Browse our online .NET for Apache Spark documentation
Take the tutorial: Get started with .NET for Apache Spark
Submit jobs to run on Azure and analyze data in real-time notebooks using .NET for Apache Spark with Azure Synapse Analytics
Visit and consider contributing to our open source repository

Author

Jeremy Likness

Principal Program Manager - .NET AI experience

Jeremy is a Principal Product Manager at Microsoft, responsible for the AI experience in .NET. He's also managed minimal APIs, ASP.NET's authentication/authorization capabilities and .NET data products including Entity Framework.

6 comments

Discussion is closed. Login to edit/delete existing comments.

Dusan F November 1, 2020

Meanwhile our company moved from Apache Spark (java) to Flink. Even courses (pluralsight) are comparing Hadoop to 3G, Spark to 4G and Flink to 5G. Is there plan for 5G in .NET? Is there some project trying to port Flink stuff to .NET?
- Michael Rys December 2, 2020
  
  Hi Dusan, if you have good use cases where you prefer Flink, I would suggest to file a feature request at the Azure Synapse uservoice. Once we see an increase in demand we can look into it.
kirts October 28, 2020

Is there support yet for delta lake? If not, is that on the roadmap?
- Jeremy Likness Author October 29, 2020
  
  Yes, it supports Delta Lake.
saint4eva October 28, 2020

The acquisition process is still not easy.

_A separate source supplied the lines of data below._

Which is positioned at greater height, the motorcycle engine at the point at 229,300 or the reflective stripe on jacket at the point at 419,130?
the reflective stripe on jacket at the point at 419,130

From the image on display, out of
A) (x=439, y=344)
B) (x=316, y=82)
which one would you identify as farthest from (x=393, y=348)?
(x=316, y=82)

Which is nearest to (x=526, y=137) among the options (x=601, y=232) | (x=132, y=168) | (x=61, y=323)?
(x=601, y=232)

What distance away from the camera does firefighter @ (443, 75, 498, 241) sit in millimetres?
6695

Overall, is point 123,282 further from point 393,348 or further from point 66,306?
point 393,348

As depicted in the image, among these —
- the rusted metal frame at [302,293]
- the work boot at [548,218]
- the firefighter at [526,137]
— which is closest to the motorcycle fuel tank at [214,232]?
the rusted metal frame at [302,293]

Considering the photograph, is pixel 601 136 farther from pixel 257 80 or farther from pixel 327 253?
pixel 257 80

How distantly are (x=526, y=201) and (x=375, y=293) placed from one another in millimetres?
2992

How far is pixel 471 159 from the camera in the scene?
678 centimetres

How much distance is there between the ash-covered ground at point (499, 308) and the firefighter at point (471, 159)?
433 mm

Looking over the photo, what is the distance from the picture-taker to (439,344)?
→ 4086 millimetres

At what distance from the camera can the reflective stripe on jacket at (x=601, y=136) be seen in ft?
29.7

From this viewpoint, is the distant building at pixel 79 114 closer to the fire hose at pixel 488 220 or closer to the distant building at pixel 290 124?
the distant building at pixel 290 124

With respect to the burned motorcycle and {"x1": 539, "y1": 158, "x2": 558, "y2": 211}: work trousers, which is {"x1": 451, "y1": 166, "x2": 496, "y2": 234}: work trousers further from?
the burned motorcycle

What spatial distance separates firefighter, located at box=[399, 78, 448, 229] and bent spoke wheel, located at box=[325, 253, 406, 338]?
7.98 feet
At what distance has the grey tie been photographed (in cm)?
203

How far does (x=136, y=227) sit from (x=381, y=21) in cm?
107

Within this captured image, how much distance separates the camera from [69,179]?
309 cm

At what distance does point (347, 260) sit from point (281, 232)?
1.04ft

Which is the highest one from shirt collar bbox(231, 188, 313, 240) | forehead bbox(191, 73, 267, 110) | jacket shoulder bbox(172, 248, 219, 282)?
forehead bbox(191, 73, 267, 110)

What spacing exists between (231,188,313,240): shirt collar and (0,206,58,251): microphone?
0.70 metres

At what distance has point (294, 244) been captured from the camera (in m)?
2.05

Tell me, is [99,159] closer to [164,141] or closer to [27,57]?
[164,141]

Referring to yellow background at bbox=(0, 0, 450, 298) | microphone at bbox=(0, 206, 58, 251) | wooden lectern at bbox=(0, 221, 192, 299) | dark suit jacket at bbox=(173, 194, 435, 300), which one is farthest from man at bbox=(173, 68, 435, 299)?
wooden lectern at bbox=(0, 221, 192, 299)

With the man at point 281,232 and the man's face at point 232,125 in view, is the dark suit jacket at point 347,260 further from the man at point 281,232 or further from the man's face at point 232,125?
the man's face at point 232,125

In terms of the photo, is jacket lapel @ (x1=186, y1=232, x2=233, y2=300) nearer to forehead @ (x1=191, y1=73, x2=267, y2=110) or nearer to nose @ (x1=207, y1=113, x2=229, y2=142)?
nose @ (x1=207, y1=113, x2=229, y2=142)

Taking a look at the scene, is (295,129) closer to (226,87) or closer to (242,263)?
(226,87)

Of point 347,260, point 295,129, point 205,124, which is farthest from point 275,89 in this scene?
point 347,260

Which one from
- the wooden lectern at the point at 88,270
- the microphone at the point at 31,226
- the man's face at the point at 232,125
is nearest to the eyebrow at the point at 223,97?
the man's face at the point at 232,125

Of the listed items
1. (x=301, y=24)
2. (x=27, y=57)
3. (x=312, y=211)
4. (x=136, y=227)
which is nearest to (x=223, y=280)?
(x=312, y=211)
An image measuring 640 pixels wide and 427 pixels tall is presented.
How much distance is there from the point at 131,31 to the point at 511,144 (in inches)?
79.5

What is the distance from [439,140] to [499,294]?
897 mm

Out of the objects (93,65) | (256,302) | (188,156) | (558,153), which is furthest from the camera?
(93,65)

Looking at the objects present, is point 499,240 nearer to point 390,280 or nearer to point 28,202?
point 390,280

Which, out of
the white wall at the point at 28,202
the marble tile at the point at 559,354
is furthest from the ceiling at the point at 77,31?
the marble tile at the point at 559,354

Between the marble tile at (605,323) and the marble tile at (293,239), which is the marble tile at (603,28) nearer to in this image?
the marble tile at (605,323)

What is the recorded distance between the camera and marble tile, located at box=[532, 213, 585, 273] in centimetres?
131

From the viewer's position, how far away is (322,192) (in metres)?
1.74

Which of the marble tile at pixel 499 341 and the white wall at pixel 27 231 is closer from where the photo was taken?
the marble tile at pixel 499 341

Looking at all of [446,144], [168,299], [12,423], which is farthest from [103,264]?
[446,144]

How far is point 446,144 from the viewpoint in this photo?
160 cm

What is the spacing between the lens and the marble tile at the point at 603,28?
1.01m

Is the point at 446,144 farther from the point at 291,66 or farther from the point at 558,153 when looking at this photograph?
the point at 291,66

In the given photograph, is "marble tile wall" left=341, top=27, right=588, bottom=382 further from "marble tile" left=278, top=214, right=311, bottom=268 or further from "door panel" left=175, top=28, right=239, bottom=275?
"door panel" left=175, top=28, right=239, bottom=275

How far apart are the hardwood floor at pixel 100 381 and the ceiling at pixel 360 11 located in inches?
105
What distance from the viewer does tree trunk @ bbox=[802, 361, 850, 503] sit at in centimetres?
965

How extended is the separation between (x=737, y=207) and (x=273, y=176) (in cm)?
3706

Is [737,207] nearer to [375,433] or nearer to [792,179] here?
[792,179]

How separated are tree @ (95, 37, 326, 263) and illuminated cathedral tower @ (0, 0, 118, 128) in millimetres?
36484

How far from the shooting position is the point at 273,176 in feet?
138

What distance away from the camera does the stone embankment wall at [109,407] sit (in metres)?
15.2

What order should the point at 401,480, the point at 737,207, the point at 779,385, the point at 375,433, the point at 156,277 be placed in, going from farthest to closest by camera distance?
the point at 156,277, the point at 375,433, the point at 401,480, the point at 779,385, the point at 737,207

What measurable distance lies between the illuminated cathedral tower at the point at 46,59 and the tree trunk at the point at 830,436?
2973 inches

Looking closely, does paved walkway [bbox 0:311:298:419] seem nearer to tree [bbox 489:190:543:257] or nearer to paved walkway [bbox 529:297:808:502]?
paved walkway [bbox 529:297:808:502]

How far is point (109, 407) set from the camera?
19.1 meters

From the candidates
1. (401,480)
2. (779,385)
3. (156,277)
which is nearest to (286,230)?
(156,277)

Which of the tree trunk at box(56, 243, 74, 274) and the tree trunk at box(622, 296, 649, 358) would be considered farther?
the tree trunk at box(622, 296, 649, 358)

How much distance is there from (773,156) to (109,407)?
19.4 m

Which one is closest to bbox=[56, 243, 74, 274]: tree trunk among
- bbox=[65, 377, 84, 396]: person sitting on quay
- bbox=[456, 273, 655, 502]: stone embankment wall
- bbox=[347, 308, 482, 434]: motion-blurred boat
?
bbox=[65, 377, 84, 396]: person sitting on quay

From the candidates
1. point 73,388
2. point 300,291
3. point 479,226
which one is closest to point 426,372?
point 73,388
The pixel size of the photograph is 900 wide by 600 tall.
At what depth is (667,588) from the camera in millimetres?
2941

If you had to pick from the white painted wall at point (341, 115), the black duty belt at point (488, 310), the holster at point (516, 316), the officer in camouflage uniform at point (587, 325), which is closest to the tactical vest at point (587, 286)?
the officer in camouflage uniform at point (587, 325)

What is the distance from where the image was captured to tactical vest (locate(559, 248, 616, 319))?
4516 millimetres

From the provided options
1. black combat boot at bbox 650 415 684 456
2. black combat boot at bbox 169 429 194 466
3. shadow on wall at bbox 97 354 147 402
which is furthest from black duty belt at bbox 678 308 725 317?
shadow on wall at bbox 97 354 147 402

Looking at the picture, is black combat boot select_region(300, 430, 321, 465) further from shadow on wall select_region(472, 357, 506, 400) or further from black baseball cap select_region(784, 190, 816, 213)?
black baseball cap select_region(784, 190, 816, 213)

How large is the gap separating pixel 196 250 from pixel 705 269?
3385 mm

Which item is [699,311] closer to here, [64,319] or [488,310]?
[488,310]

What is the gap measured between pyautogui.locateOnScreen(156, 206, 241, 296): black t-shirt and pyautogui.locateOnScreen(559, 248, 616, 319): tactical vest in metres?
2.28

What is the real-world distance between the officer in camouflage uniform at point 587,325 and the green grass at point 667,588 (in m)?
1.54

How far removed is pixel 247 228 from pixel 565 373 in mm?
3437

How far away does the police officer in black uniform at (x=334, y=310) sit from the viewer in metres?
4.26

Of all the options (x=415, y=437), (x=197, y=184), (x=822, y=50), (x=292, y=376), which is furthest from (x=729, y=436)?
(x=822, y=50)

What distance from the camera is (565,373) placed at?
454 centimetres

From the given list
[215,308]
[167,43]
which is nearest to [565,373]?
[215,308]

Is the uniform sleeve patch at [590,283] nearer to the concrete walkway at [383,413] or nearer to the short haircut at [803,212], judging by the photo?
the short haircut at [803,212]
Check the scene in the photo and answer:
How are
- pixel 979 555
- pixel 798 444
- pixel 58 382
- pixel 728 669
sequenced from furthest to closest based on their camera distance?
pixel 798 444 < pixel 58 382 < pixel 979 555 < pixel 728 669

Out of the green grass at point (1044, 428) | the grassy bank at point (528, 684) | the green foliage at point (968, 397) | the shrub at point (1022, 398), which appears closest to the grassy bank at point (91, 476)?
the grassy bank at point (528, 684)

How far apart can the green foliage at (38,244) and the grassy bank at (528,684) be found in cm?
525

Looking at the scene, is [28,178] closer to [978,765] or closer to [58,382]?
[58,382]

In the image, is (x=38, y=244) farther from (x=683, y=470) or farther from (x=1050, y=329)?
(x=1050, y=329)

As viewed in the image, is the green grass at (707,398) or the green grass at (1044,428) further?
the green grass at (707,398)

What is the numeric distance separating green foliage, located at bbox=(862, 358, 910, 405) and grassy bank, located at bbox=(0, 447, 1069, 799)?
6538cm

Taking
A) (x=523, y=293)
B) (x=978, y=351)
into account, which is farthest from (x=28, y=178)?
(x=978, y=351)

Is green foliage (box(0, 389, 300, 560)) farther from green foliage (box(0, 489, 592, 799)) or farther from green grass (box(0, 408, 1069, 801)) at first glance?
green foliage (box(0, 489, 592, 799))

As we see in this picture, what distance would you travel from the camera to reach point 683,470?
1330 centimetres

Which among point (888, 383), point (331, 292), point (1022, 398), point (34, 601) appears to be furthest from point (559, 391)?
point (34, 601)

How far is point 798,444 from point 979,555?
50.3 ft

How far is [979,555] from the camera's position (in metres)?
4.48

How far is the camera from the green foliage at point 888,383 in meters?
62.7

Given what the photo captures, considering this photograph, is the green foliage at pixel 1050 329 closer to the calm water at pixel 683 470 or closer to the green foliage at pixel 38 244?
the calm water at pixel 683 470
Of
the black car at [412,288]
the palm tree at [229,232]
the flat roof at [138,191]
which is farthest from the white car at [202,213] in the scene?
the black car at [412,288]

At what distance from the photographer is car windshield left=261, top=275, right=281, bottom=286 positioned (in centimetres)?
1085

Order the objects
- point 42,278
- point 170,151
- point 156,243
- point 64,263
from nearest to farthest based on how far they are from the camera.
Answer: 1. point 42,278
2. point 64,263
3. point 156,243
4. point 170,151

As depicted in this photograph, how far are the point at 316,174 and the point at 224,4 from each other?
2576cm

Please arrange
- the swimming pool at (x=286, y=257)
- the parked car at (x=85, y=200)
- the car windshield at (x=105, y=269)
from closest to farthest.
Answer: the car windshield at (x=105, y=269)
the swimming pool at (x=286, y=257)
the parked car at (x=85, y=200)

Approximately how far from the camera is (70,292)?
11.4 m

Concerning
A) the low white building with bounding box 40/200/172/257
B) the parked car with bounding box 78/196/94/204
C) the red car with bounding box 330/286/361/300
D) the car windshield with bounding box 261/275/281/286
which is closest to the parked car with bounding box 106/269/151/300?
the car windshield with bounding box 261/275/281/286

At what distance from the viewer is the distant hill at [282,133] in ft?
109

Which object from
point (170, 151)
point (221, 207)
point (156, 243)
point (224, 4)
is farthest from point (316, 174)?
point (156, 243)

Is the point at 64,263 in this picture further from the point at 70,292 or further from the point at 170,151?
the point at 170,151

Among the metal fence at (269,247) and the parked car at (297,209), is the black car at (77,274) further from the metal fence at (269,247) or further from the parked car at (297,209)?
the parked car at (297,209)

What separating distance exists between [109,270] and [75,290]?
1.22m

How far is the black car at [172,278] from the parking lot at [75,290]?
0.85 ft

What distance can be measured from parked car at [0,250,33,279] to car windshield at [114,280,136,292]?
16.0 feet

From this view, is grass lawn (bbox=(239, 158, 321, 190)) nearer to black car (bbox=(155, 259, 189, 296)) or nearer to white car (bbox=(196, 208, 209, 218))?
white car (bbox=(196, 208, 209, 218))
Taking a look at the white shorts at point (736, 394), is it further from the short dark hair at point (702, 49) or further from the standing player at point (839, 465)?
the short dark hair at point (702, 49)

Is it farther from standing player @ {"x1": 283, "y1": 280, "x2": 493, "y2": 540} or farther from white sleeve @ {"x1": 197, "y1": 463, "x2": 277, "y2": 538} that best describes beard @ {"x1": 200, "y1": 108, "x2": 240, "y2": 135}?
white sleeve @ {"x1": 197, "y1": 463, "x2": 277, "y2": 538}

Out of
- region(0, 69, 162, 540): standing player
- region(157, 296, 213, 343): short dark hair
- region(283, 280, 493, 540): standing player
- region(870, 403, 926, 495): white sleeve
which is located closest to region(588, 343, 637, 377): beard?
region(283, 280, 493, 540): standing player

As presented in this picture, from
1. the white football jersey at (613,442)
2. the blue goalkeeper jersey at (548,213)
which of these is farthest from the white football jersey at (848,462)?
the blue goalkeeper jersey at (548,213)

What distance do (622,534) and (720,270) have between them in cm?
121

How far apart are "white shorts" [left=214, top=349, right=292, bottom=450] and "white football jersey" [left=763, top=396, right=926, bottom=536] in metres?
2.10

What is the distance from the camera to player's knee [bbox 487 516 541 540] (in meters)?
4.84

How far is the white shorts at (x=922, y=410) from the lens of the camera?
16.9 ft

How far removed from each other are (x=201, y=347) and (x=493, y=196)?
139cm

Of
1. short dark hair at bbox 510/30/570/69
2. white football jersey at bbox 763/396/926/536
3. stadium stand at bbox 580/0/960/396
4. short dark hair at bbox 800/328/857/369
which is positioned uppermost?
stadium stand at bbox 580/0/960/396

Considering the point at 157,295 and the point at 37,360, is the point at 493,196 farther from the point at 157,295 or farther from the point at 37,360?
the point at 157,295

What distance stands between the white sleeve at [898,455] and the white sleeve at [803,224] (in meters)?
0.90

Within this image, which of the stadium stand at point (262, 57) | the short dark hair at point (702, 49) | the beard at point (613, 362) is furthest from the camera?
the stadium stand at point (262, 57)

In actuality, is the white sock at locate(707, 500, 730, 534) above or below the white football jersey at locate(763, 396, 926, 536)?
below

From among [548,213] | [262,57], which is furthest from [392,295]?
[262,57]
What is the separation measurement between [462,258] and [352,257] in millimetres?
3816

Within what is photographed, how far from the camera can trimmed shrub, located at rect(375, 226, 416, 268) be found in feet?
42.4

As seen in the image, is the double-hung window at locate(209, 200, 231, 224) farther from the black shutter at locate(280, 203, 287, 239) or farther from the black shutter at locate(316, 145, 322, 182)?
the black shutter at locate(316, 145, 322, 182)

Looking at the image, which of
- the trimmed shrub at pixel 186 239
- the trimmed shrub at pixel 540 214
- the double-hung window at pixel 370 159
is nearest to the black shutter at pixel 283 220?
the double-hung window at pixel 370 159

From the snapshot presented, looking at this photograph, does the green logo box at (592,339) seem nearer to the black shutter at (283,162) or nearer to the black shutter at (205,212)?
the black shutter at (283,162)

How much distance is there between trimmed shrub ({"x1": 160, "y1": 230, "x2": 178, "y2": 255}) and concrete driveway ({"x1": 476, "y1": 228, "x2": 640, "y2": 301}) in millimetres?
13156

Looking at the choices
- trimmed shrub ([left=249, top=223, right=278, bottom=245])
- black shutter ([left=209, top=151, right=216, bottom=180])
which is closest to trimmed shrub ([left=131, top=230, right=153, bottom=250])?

A lot of moving parts that need to be stitched together before the proper coding.
- Michael Rys December 2, 2020
  
  @saint4eva: How are you planning on using it? We provide support for it out of the box in Azure HDInsight and Azure Synapse Spark pools. If you like to see it in Databricks I suggest to reach out to Databricks (if they see customer demand, I am sure they will consider it).